Finding the Special Initial Velocity in a kx Force System

[treynolds147]

Homework Statement

A particle of mass m is subject to a force F(x) = kx, with k > 0. What is the most general form of x(t)? If the particle starts out at x₀, what is the one special value of the initial velocity for which the particle doesn't eventually get far away from the origin?

Homework Equations

[itex]m\ddot{x} = kx[/itex]

The Attempt at a Solution

So the general solution is [itex]x(t) = Ae^{\omega t} + Be^{-\omega t}[/itex], with [itex]\omega = \sqrt{\frac{k}{m}}[/itex] of course. My issue is with the second part of the question; as far as I understand it, it wants me to figure out for what value of v₀ makes it so that the first term of the general solution doesn't dominate (since that term would see x increase to infinity, whereas the second term would see x approaching the x-axis). If that's what the question is asking, I'm not quite sure how I'd go about that! Any hints and help would be much appreciated.

 

[HallsofIvy]

Yes, x will go indefinitely away from [itex]x_0[/itex] as long as A is not 0.

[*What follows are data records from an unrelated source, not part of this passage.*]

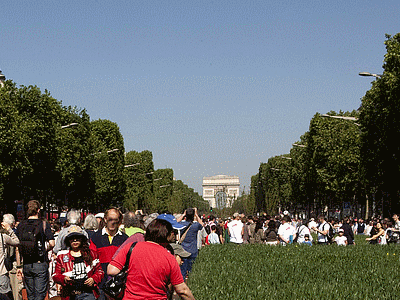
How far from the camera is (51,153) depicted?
159ft

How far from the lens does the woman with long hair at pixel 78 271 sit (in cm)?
883

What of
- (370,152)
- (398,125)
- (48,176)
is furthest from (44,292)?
(48,176)

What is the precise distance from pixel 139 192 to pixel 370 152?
63800mm

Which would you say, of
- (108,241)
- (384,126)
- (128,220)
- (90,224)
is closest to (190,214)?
(128,220)

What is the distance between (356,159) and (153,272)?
5506 cm

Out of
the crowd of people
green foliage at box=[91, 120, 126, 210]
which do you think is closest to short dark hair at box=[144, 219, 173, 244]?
the crowd of people

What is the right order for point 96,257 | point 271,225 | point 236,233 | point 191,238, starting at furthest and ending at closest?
point 236,233 → point 271,225 → point 191,238 → point 96,257

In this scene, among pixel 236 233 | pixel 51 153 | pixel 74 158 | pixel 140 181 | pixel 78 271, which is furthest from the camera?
pixel 140 181

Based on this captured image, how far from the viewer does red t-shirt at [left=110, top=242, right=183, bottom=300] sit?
659 cm

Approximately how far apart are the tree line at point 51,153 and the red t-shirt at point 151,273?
121 ft

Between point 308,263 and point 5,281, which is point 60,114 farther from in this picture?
point 5,281

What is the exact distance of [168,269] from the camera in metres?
6.61

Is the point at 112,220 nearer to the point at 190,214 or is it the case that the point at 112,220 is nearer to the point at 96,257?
the point at 96,257

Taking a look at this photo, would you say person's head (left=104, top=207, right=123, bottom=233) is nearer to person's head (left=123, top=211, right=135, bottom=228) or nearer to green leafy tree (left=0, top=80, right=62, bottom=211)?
person's head (left=123, top=211, right=135, bottom=228)
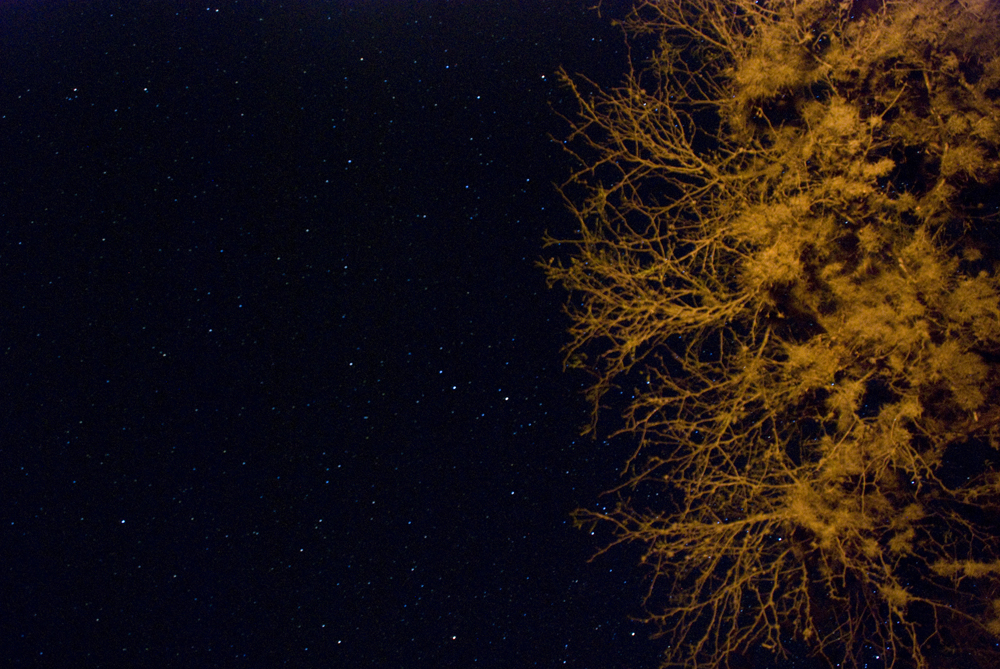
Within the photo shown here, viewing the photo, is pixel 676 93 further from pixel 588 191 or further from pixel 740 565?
pixel 740 565

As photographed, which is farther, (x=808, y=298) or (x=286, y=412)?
(x=286, y=412)

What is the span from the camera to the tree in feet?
6.81

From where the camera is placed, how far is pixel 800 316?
2.22 m

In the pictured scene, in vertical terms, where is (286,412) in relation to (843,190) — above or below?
above

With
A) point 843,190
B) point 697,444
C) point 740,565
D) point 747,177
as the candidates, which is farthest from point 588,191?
A: point 740,565

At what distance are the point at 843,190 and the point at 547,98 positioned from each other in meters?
1.14

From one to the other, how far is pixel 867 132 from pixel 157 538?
2982mm

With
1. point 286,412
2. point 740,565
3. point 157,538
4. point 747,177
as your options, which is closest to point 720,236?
point 747,177

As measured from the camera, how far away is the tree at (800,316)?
2.07 meters

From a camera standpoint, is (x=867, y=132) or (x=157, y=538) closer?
(x=867, y=132)

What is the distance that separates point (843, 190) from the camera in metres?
2.11

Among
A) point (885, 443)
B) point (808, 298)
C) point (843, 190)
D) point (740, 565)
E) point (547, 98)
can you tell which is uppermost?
point (547, 98)

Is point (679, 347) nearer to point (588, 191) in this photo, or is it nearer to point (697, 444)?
point (697, 444)

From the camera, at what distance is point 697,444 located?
2.33 m
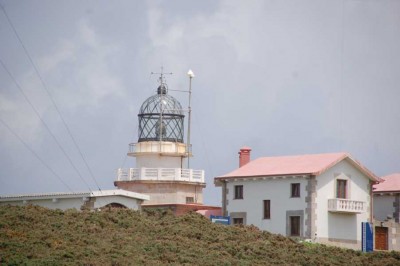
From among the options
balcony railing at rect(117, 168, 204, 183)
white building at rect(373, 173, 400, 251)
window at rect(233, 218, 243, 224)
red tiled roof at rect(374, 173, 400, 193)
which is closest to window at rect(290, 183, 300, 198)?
window at rect(233, 218, 243, 224)

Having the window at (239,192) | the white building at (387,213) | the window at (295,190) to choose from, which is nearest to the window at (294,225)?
the window at (295,190)

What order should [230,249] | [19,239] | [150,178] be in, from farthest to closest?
[150,178] → [230,249] → [19,239]

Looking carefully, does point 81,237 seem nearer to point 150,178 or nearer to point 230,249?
point 230,249

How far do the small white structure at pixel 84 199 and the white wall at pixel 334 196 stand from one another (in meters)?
9.28

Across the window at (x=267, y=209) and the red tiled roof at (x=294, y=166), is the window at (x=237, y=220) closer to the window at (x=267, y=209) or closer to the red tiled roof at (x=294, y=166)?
the window at (x=267, y=209)

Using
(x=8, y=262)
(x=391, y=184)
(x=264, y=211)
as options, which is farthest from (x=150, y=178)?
(x=8, y=262)

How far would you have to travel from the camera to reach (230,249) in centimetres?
4109

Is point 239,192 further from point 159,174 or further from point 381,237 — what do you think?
point 381,237

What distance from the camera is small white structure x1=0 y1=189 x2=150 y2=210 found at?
52781 mm

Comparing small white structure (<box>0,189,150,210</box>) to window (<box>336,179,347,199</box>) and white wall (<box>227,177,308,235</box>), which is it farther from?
window (<box>336,179,347,199</box>)

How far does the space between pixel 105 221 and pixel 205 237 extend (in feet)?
13.3

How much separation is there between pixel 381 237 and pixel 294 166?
21.0ft

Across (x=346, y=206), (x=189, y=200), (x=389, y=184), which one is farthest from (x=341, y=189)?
(x=189, y=200)

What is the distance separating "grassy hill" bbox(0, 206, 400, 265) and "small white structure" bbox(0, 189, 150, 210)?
611 cm
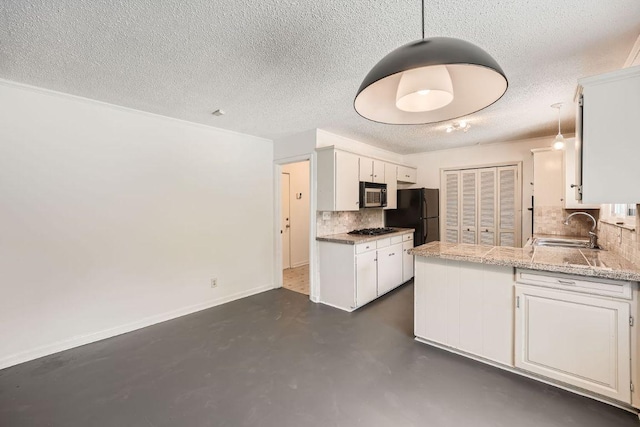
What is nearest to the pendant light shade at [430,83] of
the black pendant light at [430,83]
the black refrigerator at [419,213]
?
the black pendant light at [430,83]

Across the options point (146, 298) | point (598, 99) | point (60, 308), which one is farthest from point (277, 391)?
point (598, 99)

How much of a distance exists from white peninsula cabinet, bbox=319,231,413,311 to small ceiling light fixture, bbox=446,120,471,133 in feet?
5.77

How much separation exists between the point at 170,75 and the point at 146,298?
Result: 7.87 feet

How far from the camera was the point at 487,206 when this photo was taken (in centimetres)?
480

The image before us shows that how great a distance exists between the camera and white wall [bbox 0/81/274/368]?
7.73 feet

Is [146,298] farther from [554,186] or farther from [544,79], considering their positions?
[554,186]

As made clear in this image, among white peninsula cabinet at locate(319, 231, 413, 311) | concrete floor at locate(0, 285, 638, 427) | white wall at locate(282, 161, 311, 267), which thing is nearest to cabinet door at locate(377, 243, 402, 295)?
white peninsula cabinet at locate(319, 231, 413, 311)

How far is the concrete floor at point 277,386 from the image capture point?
1733mm

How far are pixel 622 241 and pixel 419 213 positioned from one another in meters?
2.60

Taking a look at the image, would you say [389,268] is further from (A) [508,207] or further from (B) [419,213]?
(A) [508,207]

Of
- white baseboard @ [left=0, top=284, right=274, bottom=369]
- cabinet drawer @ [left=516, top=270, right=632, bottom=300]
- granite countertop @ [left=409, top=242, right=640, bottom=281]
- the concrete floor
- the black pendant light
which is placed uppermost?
the black pendant light

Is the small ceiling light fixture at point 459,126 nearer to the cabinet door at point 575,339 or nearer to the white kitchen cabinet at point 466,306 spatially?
the white kitchen cabinet at point 466,306

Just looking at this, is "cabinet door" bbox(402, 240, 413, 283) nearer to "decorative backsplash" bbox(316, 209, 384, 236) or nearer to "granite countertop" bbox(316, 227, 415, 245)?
"granite countertop" bbox(316, 227, 415, 245)

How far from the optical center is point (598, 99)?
1695mm
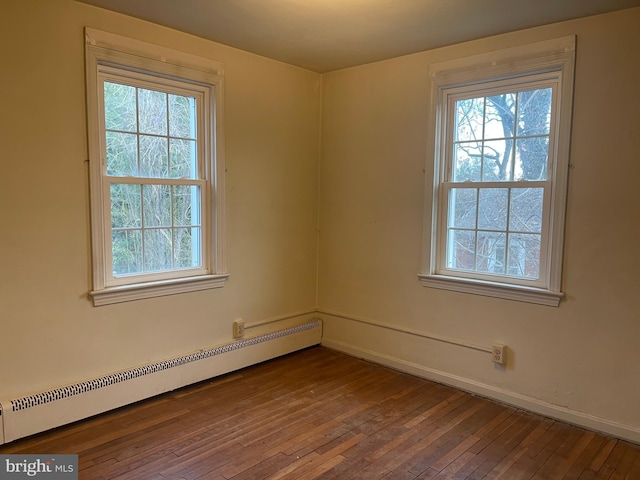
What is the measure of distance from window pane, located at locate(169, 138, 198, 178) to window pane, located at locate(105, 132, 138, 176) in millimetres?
274

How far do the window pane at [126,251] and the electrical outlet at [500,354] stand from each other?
253cm

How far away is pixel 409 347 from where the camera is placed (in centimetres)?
370

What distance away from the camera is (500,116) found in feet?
10.5

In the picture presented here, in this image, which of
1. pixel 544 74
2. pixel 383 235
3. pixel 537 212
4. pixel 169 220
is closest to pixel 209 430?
pixel 169 220

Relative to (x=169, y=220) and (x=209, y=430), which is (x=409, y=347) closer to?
(x=209, y=430)

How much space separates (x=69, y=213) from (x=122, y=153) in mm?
520

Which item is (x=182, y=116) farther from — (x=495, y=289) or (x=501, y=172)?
(x=495, y=289)

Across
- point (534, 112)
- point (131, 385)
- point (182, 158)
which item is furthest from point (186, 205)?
point (534, 112)

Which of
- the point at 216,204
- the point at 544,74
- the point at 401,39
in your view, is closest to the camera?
the point at 544,74

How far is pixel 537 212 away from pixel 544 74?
0.90 m

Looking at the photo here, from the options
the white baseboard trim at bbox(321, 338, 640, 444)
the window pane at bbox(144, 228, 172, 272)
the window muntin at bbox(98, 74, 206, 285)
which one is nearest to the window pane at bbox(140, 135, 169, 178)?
the window muntin at bbox(98, 74, 206, 285)

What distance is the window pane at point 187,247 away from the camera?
10.9 feet

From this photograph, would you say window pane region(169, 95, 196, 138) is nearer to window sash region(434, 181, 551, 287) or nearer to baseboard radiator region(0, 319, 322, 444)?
baseboard radiator region(0, 319, 322, 444)

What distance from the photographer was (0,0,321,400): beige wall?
250 cm
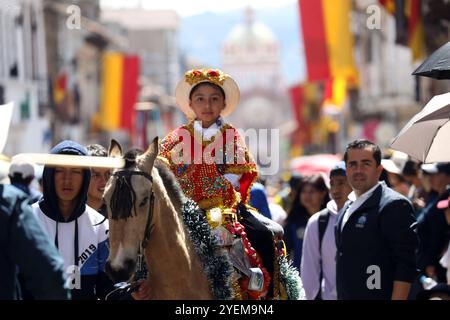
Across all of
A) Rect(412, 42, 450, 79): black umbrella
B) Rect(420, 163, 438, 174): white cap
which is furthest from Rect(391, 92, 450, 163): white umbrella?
Rect(420, 163, 438, 174): white cap

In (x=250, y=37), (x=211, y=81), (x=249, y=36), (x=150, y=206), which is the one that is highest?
(x=249, y=36)

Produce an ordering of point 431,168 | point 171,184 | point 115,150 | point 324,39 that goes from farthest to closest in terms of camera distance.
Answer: point 324,39, point 431,168, point 171,184, point 115,150

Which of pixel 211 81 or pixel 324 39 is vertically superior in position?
pixel 324 39

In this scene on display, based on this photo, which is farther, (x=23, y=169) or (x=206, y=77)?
(x=23, y=169)

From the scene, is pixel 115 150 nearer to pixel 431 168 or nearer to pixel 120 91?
pixel 431 168

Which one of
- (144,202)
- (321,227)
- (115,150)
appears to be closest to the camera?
(144,202)

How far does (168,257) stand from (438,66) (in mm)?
2452

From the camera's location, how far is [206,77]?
23.9ft

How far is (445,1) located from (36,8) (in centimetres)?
2065

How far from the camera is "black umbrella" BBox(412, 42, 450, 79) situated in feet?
24.5

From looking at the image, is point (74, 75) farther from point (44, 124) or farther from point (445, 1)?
point (445, 1)

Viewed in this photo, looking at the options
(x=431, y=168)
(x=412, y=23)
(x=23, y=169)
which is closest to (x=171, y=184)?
(x=23, y=169)

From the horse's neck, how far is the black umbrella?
88.6 inches
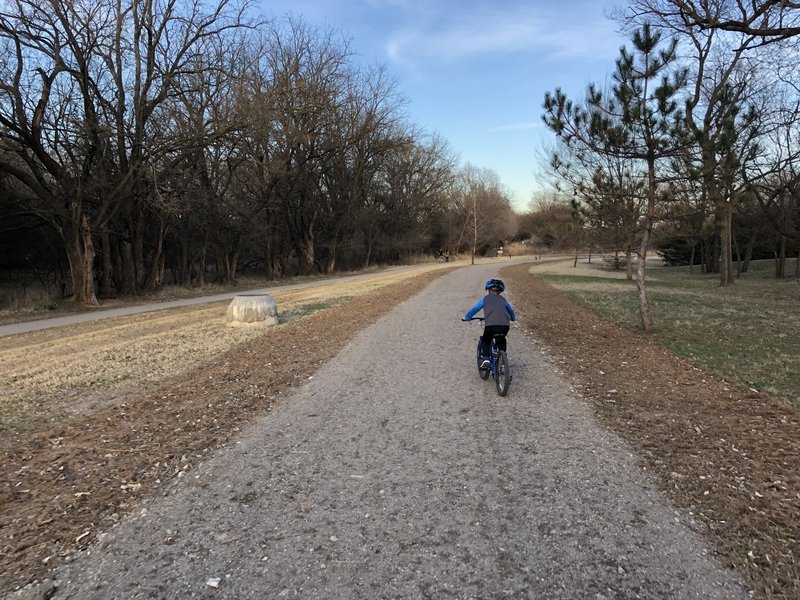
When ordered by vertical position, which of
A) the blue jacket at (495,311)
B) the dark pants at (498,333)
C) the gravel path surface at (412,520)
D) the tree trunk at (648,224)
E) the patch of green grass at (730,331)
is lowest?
the patch of green grass at (730,331)

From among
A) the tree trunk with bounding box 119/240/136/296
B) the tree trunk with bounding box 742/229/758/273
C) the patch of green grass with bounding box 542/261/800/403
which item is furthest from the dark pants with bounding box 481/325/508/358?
the tree trunk with bounding box 742/229/758/273

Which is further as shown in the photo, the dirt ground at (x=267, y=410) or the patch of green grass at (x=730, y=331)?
the patch of green grass at (x=730, y=331)

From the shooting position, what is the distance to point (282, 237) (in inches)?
1667

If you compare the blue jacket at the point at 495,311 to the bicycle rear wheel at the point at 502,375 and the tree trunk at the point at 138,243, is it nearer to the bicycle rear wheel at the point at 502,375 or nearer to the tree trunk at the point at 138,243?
the bicycle rear wheel at the point at 502,375

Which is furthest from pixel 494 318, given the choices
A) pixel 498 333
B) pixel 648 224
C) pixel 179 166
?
pixel 179 166

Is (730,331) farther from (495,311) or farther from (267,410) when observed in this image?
(267,410)

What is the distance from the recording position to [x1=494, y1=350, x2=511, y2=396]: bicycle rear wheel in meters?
6.42

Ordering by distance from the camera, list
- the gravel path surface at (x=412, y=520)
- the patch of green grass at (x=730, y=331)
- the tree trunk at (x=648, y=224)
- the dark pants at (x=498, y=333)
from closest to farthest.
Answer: the gravel path surface at (x=412, y=520) → the dark pants at (x=498, y=333) → the patch of green grass at (x=730, y=331) → the tree trunk at (x=648, y=224)

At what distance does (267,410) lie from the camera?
610 cm

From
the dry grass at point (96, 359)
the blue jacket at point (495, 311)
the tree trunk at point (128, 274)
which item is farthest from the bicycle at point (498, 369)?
the tree trunk at point (128, 274)

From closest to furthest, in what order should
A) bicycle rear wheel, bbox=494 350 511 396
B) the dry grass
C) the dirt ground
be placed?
1. the dirt ground
2. bicycle rear wheel, bbox=494 350 511 396
3. the dry grass

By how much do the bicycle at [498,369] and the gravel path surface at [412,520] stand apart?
1.63ft

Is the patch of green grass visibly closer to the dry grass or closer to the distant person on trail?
the distant person on trail

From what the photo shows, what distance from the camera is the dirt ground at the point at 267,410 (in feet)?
10.8
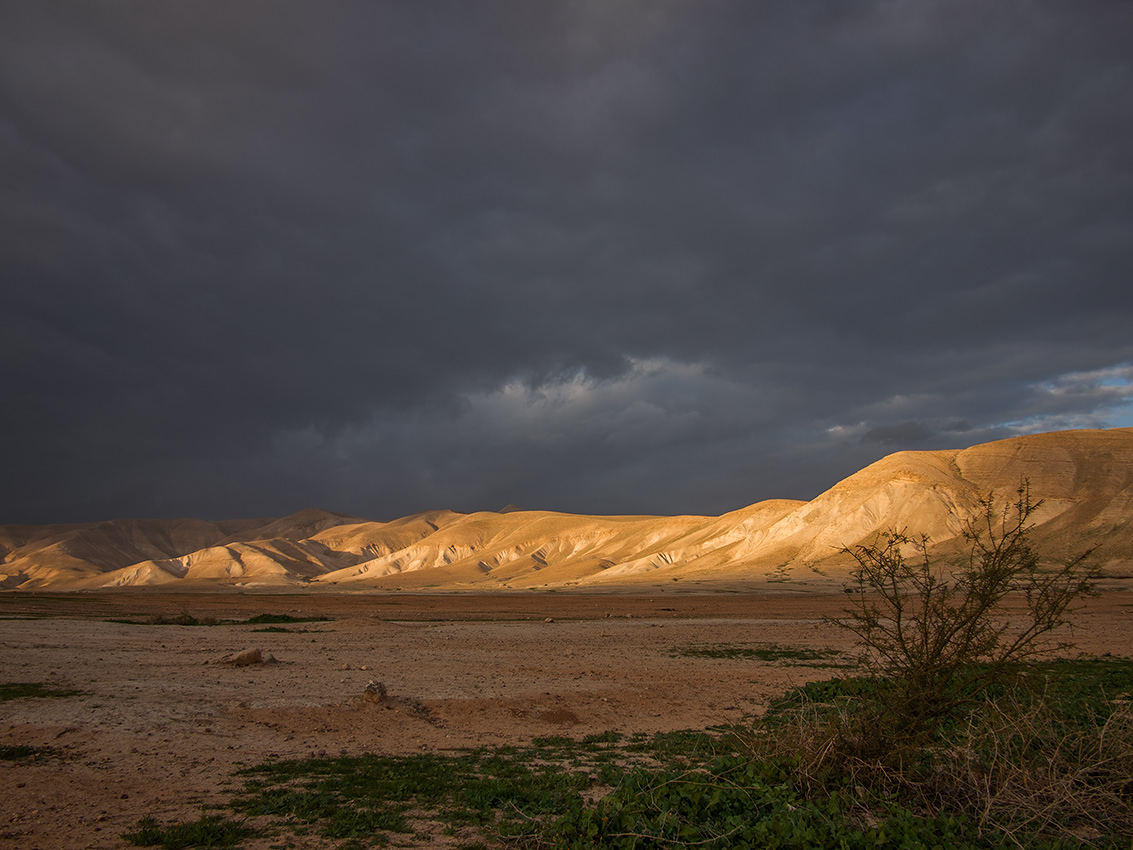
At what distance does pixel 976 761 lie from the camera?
7.00 meters

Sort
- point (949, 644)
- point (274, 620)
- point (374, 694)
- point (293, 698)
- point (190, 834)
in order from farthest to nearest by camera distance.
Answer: point (274, 620) → point (293, 698) → point (374, 694) → point (949, 644) → point (190, 834)

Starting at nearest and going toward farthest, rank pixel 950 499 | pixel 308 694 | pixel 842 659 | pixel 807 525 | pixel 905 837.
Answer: pixel 905 837 < pixel 308 694 < pixel 842 659 < pixel 950 499 < pixel 807 525

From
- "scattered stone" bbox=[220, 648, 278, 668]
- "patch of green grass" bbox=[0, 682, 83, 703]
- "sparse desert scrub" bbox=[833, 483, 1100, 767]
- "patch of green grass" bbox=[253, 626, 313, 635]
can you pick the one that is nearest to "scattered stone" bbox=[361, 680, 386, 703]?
"patch of green grass" bbox=[0, 682, 83, 703]

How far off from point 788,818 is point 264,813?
625 cm

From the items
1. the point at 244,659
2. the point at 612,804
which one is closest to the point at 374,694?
the point at 244,659

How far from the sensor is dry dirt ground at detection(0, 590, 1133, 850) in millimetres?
8383

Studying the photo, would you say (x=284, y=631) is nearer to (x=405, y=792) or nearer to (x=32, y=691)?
(x=32, y=691)

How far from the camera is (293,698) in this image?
1477 centimetres

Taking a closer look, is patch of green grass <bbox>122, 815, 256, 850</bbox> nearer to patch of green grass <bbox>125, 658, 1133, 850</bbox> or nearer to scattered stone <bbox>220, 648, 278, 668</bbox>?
patch of green grass <bbox>125, 658, 1133, 850</bbox>

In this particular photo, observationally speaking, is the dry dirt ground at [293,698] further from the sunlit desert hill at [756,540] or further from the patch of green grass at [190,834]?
the sunlit desert hill at [756,540]

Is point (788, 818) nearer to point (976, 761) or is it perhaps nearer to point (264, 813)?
point (976, 761)

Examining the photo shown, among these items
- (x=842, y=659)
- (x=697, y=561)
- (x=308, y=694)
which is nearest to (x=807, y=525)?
(x=697, y=561)

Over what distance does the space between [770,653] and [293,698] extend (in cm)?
1761

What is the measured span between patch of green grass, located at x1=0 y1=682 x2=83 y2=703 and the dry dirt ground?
37cm
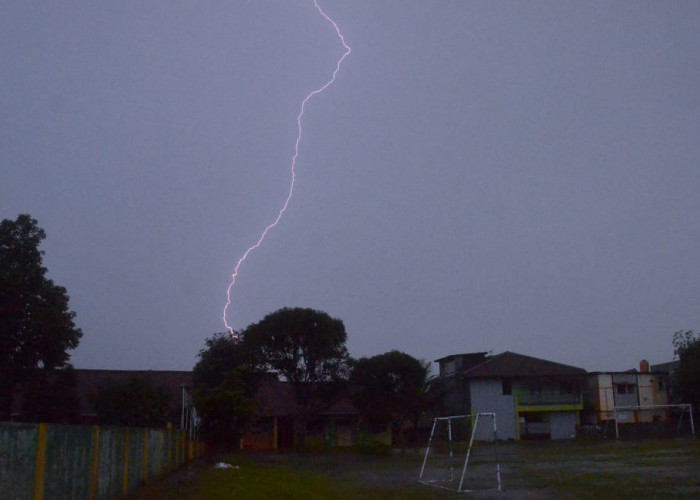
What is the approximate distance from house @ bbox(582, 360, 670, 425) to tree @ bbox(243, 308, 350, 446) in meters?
22.0

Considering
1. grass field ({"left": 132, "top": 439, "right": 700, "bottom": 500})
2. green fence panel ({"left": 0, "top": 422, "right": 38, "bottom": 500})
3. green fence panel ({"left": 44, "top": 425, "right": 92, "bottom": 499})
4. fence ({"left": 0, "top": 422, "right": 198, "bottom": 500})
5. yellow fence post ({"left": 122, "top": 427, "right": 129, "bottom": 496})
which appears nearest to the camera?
green fence panel ({"left": 0, "top": 422, "right": 38, "bottom": 500})

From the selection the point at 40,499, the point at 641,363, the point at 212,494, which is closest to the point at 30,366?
the point at 212,494

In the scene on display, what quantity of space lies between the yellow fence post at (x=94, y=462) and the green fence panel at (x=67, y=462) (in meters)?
0.24

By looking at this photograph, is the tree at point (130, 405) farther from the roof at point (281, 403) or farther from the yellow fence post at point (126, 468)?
the yellow fence post at point (126, 468)

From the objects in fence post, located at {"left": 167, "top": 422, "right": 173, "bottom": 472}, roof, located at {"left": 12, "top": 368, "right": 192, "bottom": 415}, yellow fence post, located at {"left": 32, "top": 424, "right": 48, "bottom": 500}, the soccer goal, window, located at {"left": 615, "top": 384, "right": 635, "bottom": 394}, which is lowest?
the soccer goal

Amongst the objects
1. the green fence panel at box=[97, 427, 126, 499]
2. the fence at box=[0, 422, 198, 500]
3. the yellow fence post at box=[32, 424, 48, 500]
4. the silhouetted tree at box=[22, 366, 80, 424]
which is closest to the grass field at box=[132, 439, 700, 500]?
the fence at box=[0, 422, 198, 500]

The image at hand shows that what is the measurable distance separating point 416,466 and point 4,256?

You have the initial values [itex]x(0)= x_0[/itex] and [itex]x'(0)= v_0[/itex]. What value of [itex]v_0[/itex] gives A= 0?

 

[treynolds147]

Okay, so if A is going to be 0, I get
[itex] v_{0} = -B\omega [/itex].
Owing to the fact that [itex] x(0) = x_{0} = A + B [/itex], and seeing as how A = 0, this gives me a value of
[itex] v_{0} = -x_{0}\omega [/itex].
Does that sound right?